One of my children started having great difficulty with
comprehension, organization, keeping track of her homework, finishing homework
and prioritizing and planning her work when she entered high school. Prior to
the public high school she attended a Waldorf school for most of her education.
There she created her own lesson books and was afforded sufficient time to
complete her studies. The teaching staff knew she struggled with some
organizational issues but for the most part she did not struggle with her studies,
which were typically hands-on.
When she entered high school it was suggested our child
might have ADHD. It is a condition I don’t really believe exists on its own.
From my research I have concluded more often than not it is a subset of
behavioral symptoms, typically related to either environmental issues or
underlying learning disabilities or both. I knew she was struggling so my
daughter and I agreed she would have a developmental screening. Her testing
concluded that she did not in fact have ADHD or any other learning disability.
The testing didn’t provide any diagnosis, which we were
thankful for on one hand, but we still did not have a strategy to help her in
school. We began to research organizational tools for teens and had her pick
ideas she thought would work. After a few months she was getting further behind
despite her best efforts. Then a progress report came home. I noticed that on
her homework she was passing with high marks and on un-timed tests and group
tests she passed with high marks. She was failing timed tests, which are a
large percentage of the grade. I asked her to bring home all her timed tests.
As I looked them over for clues, I realized she had several math questions
where the numbers were backwards or where there should have been a 5 there was
a 2. The first thing that popped into my mind was dyslexia, although from what
I knew about that condition kids struggled to read. My daughter liked to read and she knocked down a
few books every couple of days in summer so that didn’t seem like a likely.
We were looking for solutions so we decided to take her in for dyslexia testing and found
out she had reading and math dyslexia.

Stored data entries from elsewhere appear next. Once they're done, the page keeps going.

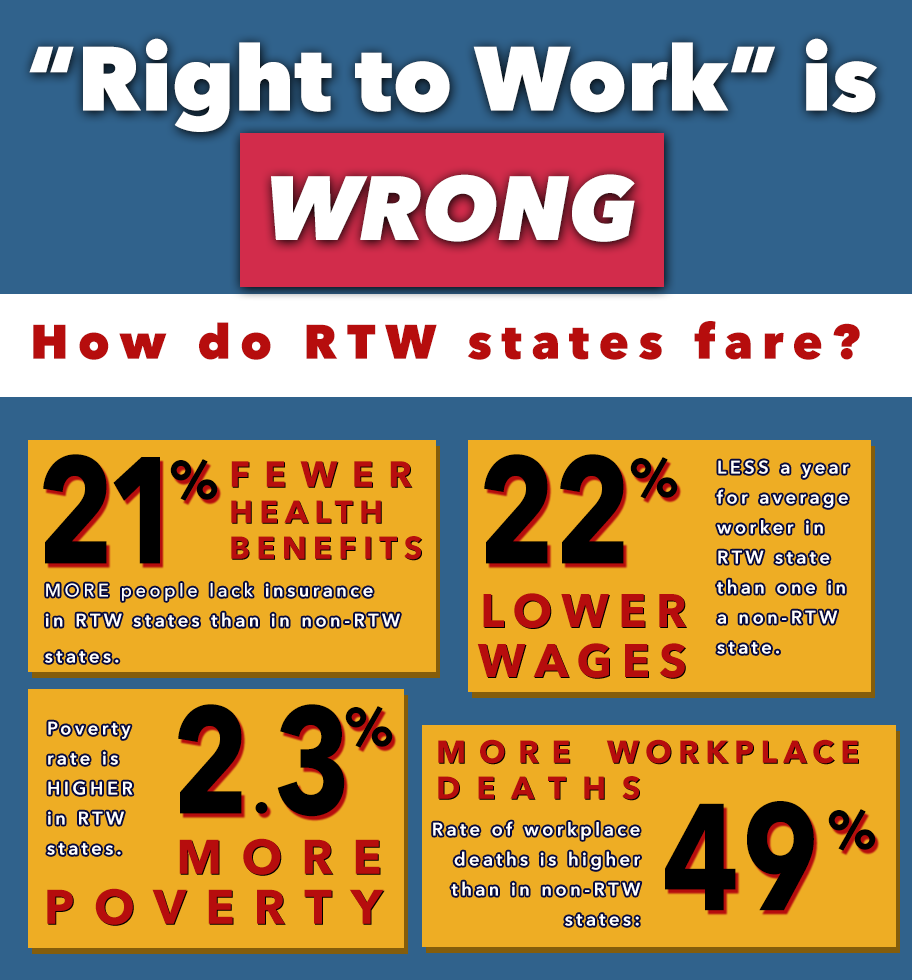 "Right to Work" is WRONG

How do RTW states fare?

21% FEWER HEALTH BENEFITS

MORE people lack insurance in RTW states than in non-RTW states.

22% LOWER WAGES

LESS a year for average worker in RTW state than one in a non-RTW state.

Poverty rate is HIGHER in RTW states.

2.3% MORE POVERTY

MORE WORKPLACE DEATHS

Rate of workplace deaths is higher than in non-RTW states:

49%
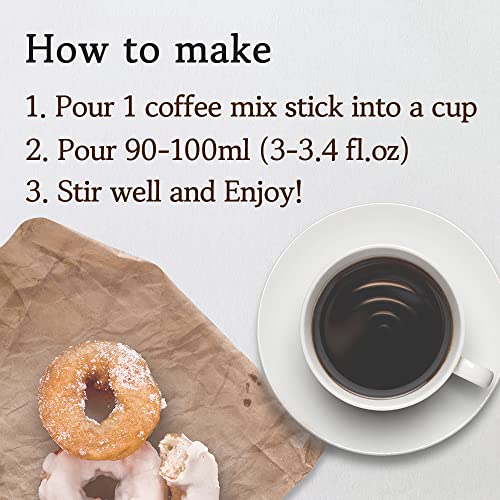 How to make

1. Pour 1 coffee mix stick into a cup
2. Pour 90-100ml (3-3.4 fl.oz)
3. Stir well and Enjoy!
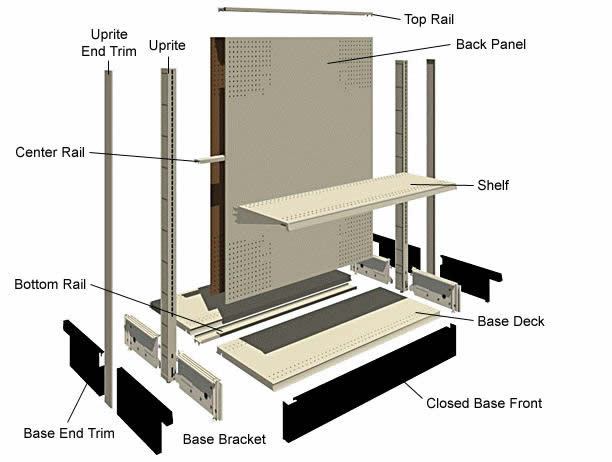 Top Rail
Uprite End Trim
Uprite
Back Panel
Center Rail
Shelf
Bottom Rail
Base Deck
Closed Base Front
Base End Trim
Base Bracket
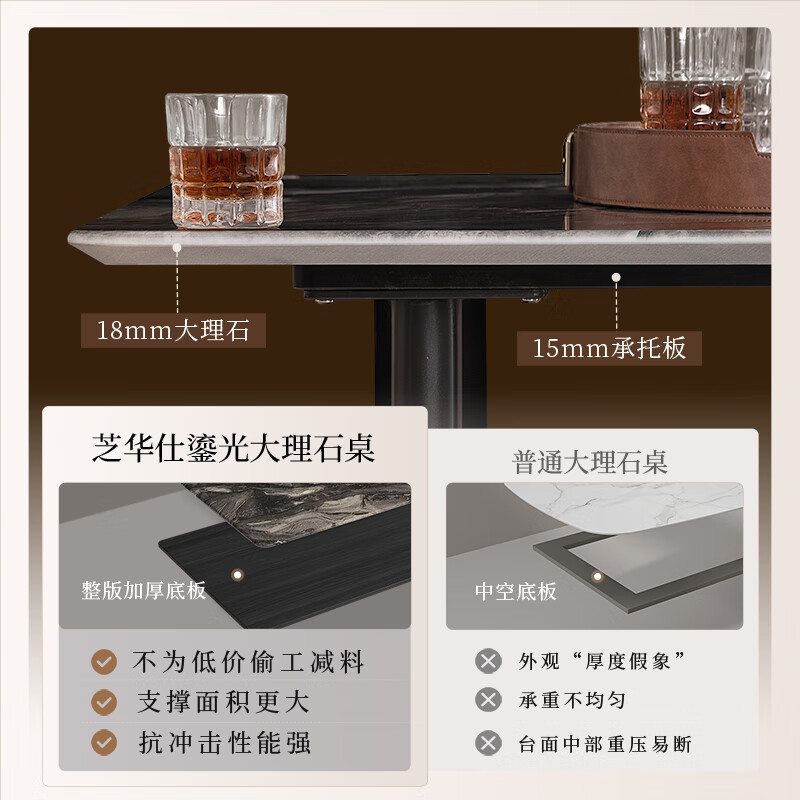 18mm大理石

15mm承托板

芝华仕鎏光大理石桌

整版加厚底板

不为低价偷工减料

支撑面积更大

抗冲击性能强

普通大理石桌

中空底板

外观“厚度假象”

承重不均匀

台面中部重压易断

I had a hunch this was not right.
In the meantime, with the initial dyslexia diagnosis I set
out to make things at school a bit easier for her. Within a month I helped her
receive a 504 plan so we could get her basic accommodations. She continued
free tutoring two days a week after school and used every organizational tool we
could find that was geared toward dyslexia. We also worked with the school to
find her a peer mentor that would help her with organization and accountability
to remember to turn work in on time. I wanted her to be responsible for her
week so we agreed I would check her work once a week and she would use her own
systems to check her work weekly.
I started to research conditions that get mistaken for
dyslexia since I learned it is a catch all for a number of symptoms. The first
nine conditions I came across we would have known she had, but then one stood
out to me. Convergence Insufficiency Disorder—a problem where the eyes have a
hard time working in tandem. Symptoms included blurred vision, double vision
and severe headaches to name a few. The disorder mimics symptoms of dyslexia
and ADHD. My daughter often suffered from headaches and with flipping numbers
and problems spelling I thought that perhaps she had an eye disorder, although
I was skeptical because she had 20/20 vision.
I started looking into where I could get her tested and
found a facility specializing in vision disorders. To my surprise and my
daughter’s, she failed almost every vision test. Not even small fails,
severely clinically deficient in several eye convergence tests. This disorder
has tremendous impact on learning. My daughter’s depth perception was off,
symbols like numbers and words never make it to the brain correctly making
spelling and comprehension practically impossible, not to mention the severe
migraine headaches that she would get from the eye strain to perform typical school
work. The doctor couldn't believe she had done as well as she had in school. All they symptoms my daughter had she thought was normal for everybody! Thirty-six weeks of vision therapy is what we were assigned and it made
all the difference.
It took persistence and intensive research to find our daughter solutions. The interesting thing we learned too was that because of her convergence disorder she is a hands-on and visual-spatial learner. Oddly it is precisely what her Waldorf schooling was providing her, probably the reason she struggled less there and we never caught it sooner! If your child has been diagnosed with dyslexia a simple test might prove its not what you think it is and provide you powerful solutions that could make a world of difference for your child as they did for our daughter.